Cela montre que la Tunisie fait partie des pays où l’utilisation de la peinture au plomb dans les foyers et les bâtiments à usage public, tels que les écoles, est autorisée.
L’alerte lancée par l’OTIC ressemble en effet à un appel à l’ordre adressé à tous les acteurs concernés par ce problème d’autant plus que la Tunisie, à l’instar de la communauté internationale, s’apprête à célébrer la semaine internationale de prévention de l’intoxication au plomb qui aura lieu du 19 au 25 octobre. Cet évènement international rappelle à travers son slogan qu’il n’existe pas de niveau d’exposition sûr au plomb.
73 pays
Les autorités tunisiennes doivent alors agir en urgence pour édifier les restrictions légales et réglementaires nécessaires à même d’harmoniser les normes tunisiennes avec les standards internationaux en ce qui concerne la composition des peintures fabriquées ou commercialisées en Tunisie et utilisées dans le bâtiment public et résidentiel.
Il y a lieu de noter par ailleurs que dans le monde, seulement 73 pays auraient adopté des instruments juridiques instaurant des restrictions sur la production, l’importation et la commercialisation de la peinture contenant du plomb, et ce, d’après des enquêtes faites par le PNUD en 2019.
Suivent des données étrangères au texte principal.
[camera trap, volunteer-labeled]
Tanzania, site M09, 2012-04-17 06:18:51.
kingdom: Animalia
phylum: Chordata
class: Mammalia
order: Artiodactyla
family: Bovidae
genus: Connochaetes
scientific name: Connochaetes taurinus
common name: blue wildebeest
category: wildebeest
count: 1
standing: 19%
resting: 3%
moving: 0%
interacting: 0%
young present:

Pour la Tunisie, toujours d’après l’OTIC, les autorités hésitent encore à prendre des mesures drastiques d’autant plus qu’en 2022, soit neuf ans après les résultats accablants divulgués par l’AEEFG, une autre étude a fait état d’une concentration de plomb toujours très élevée dans la majorité des marques de peintures commercialisées dans notre pays, dépassant parfois 170 000 parties par million (ppm) contre une valeur limite fixée dans le monde à 90 ppm.
Et l’OTIC de souligner dans son communiqué que, de nos jours, il est devenu techniquement possible de fabriquer des peintures sans plomb, tout en respectant les normes internationales et les exigences de durabilité et de performance. D’ailleurs, il y a des fabricants tunisiens qui ont pu développer leurs capacités techniques en adoptant les technologies qui permettent de produire des peintures conformes aux standards de sécurité.
D’où la nécessité pour les autorités de rattraper leur retard et d’imposer le respect des normes à travers la publication du décret qui redéfinit les valeurs limites et fixe les substances chimiques prohibées dans la fabrication de peintures.
Le projet de décret préparé par le ministère de l’Environnement, et qui dort depuis dans les tiroirs, est censé combler ce que beaucoup considèrent comme un vide juridique puisqu’il suggère de prohiber l’ajout de pigments, de colorants et d’additifs contenant du plomb dans les peintures destinées au bâtiment, aux véhicules, aux meubles et à d’autres usages décoratifs.
H.G.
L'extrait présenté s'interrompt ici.